Au départ, le cheval revient sur le longeur

        Certains entiers ne craignent pas un peu de corps à corps. Si on tient la chambrière de façon classique, vers la sangle ou la queue, cela fait accentuer la rotation des épaules et l'affrontement avec le longeur.

        Prenez la chambrière à 50 cm du manche, en le dirigeant vers l'encolure et l'ensemble positionné parallèlement au cheval. Si celui-ci jette ses épaule au centre, il faut lui donner quelques tapes sur l'encolure avec le manche. S'il mord, un petit coup sur le nez. En deux ou trois fois, sans gestes excessifs, il ne s'y frotte plus.

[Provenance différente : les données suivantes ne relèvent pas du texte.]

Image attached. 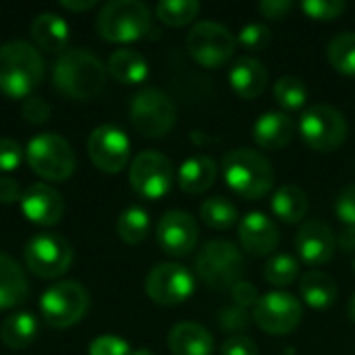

        On le reporte alors sur le cercle d'un revers de poignet avec la pointe et la lanière de la chambrière que l'on reprend normalement par le manche.

 

Il s'arrête, fait face et recule

        Sans vous déplacer, ramenez-le à vous, chambrière sous le bras, sans crier, et rassurez-le d'un sucre, car il s'agir toujours d'une maladresse, souvent le résultat de l'abandon de l'impulsion avec quart de tour face au longeur. Observez continuellement la tension en avant sans attendre sa chute et évitez que cela devienne une habitude. Si nécessaire, matérialisez le cercle par des rubans.

 

Le cheval qui s'emballe

        Il peut s'abîmer les membres. Seul un caveçon permet la maîtrise des animaux violents. Dès les signes avant-coureurs, vibrez sur le caveçon jusqu'aux petites saccades. En cas d'échec, raccourcissez le cercle jusqu'à obtenir le pas, voire l'arrêt, et faites repartir le cheval calmement.

 

Le cheval qui inverse le pli

        C'est assez naturel en liberté et peut être aggravé par une tension exagérée. Nous allons voir la solution dans la défense suivante si le "prendre et rendre" ne suffit pas.

 

Le cheval qui se désunit au galop

        Le plus souvent, par la faute du longeur, le cheval est victime de tractions sur la longe qui s'ajoutent à la force centrifuge, ce qui l'oblige à se rééquilibrer sur l'antérieur ou le latéral extérieur pour ne pas tomber. Afin de parer à cela, évitez les gesticulations de chambrière et si vous devez donner un surcroît d'impulsion, choisissez un moment où l'épaule extérieure est calée par la paroi, tout en pratiquant une cession de main. Tirer l'encolure en dedans, en faisant chasser les hanches en dehors, provoque toujours une désunion ou un changement de pied forcé.

       

Le cheval qui refuse le changement de main

        La défense est fréquente dans le changement de gauche à droite avec les cavaliers qui n'ont pas été instruits à la technique de la longe. Il vaut donc mieux démarrer à main droite, le changement à gauche se faisant presque toujours sans histoire. Il faudra néanmoins revenir à droite. Voilà comment agir : appelez votre cheval vers vous au centre du cercle. Derrière votre dos, changez la chambrière de main puis passez-la sous votre bras gauche, pointe en bas et derrière vous. Quand le cheval arrive face à vous, écartez le bras droit pour qu'il place l'encolure dirigée à droite, parallèlement à votre épaule droite. Le bras droit rend de la longe. Tenez la chambre parallèle au cheval, le manche vers l'encolure, la pointe vers la croupe. S'il tente de se retourner pour repartir à gauche, maintenez le bras droit écarté avec demi-arrêts horizontaux vers la direction demandée. Avec le manche, tapez de petits coups à l'encolure ou à la joue droite et d'un revers du poignet, envoyez la lanière vers sa queue.

        Tout cela d'abord au pas et au calme. Si le cheval est très agité, il faut reprendre le processus déjà exposé : le longeur étant au centre, une aide tient la même longe à 10 cm du caveçon et à l'intérieur du cercle et guide le cheval deux ou trois fois.